### Texto de estudio
· · ·

Con la aplicación del nuevo IRPF se van a dar situaciones injustificables, desde el punto de vista de la equidad, como consecuencia del cambio en la estructura del impuesto. Cambio que se concreta en sustituir el "minimo exento" actual por el inicialmente llamado "mínimo vital" y ahora "mínimo personal y familiar", el cual no sólo desvirtúa el carácter innovador que se pretende dar a este concepto, sino que supondrá -y esto es lo más importante- mayor derecho a deducción para los ciudadanos con rentas más altas que para los de rentas más bajas.

Estamos ante la reforma de un impuesto -de naturaleza personal, por cierto- en la que los hijos y/o el cónyuge tienen un tratamiento fiscal discriminatorio, en función, exclusivamente, del nivel de renta de su padre y/o cónyuge. Y en la que éstas y otras diferencias, como las derivadas de sacrificar las deducciones familiares, así como las de gastos de enfermedad, alquiler de vivienda, custodia de hijos y contratos de seguros por una reducción mínima -cabría decir minimalista- son, en verdad, las novedades que contempla el proyecto del IRPF.

· · ·

### Extractos de datos
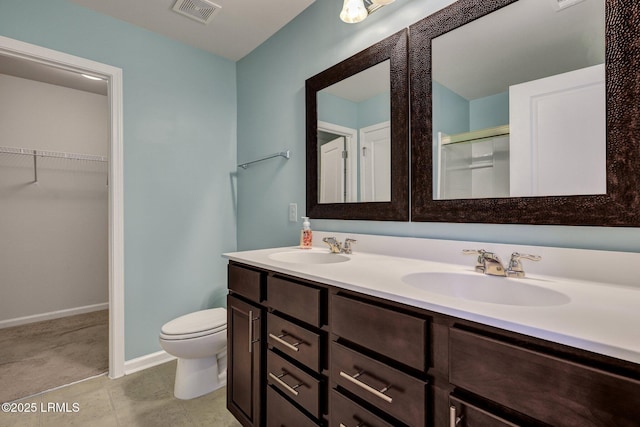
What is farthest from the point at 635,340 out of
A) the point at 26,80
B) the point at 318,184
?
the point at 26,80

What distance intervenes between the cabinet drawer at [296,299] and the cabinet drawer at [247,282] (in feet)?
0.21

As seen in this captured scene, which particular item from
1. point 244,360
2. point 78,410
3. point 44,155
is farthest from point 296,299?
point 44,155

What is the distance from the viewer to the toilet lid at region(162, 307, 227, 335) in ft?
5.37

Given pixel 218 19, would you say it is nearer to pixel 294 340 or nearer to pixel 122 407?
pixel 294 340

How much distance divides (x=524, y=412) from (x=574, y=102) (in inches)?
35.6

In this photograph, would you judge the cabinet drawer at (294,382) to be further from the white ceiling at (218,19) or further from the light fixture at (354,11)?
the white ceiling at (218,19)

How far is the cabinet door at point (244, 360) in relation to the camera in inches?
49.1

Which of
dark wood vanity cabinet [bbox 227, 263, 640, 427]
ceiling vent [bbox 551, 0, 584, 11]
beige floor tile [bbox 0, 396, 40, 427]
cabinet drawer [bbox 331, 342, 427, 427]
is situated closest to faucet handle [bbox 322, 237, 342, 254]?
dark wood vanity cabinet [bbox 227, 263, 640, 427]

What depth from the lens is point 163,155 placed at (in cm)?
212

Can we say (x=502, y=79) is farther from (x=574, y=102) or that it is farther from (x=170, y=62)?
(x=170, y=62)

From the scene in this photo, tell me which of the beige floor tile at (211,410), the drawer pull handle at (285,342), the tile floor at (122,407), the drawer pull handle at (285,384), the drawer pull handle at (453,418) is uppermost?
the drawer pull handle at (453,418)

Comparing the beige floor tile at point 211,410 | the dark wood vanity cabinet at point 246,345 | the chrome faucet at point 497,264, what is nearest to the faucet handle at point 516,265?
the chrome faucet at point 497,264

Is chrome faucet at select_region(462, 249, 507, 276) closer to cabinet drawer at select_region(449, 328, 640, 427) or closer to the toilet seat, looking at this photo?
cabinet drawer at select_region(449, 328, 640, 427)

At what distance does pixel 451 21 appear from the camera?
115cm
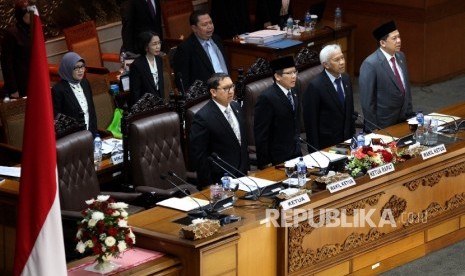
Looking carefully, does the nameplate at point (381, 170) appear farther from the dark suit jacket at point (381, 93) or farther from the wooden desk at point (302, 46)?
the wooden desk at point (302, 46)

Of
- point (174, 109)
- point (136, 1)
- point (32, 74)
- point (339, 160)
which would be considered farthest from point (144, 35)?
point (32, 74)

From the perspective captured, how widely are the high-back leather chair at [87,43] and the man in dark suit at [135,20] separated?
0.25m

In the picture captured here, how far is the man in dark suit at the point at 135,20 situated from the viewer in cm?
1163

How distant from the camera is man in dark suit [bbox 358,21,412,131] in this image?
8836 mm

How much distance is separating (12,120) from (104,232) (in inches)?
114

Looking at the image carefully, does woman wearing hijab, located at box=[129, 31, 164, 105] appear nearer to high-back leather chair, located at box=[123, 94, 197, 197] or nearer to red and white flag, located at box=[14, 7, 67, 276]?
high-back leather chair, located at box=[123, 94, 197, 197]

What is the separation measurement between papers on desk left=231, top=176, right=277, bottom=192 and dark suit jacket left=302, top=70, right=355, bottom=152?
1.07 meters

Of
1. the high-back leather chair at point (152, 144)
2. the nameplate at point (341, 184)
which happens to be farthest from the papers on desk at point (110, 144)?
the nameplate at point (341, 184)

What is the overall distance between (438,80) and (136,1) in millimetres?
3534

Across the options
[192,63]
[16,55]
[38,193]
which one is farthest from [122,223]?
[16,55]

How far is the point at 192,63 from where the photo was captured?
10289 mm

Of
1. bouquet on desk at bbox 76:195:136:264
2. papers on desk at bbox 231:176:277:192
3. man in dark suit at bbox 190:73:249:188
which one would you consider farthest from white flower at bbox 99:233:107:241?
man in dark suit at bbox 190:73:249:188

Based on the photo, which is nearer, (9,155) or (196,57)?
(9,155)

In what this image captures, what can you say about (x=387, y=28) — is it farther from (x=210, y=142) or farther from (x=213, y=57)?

· · ·

### Consigna A
Traduce al inglés esta oración del texto sobre la reforma del IRPF: «Con la aplicación del nuevo IRPF se van a dar situaciones injustificables, desde el punto de vista de la equidad, como consecuencia del cambio en la estructura del impuesto.»
### Consigna B
Según el texto sobre la reforma del IRPF, ¿qué concepto sustituye al «mínimo exento» actual?
### Consigna C
Reproduce sin cambios el fragmento del texto sobre la reforma del IRPF que va desde "Con la aplicación" hasta "rentas más bajas.".
Los ítems no guardan relación con el texto sobre la reforma del IRPF.

### Respuesta escrita A
With the application of the new IRPF, unjustifiable situations will arise, from the standpoint of equity, as a result of the change in the structure of the tax.

### Respuesta escrita B
El «mínimo personal y familiar», llamado al principio «mínimo vital».

### Respuesta escrita C
Con la aplicación del nuevo IRPF se van a dar situaciones injustificables, desde el punto de vista de la equidad, como consecuencia del cambio en la estructura del impuesto. Cambio que se concreta en sustituir el "minimo exento" actual por el inicialmente llamado "mínimo vital" y ahora "mínimo personal y familiar", el cual no sólo desvirtúa el carácter innovador que se pretende dar a este concepto, sino que supondrá -y esto es lo más importante- mayor derecho a deducción para los ciudadanos con rentas más altas que para los de rentas más bajas.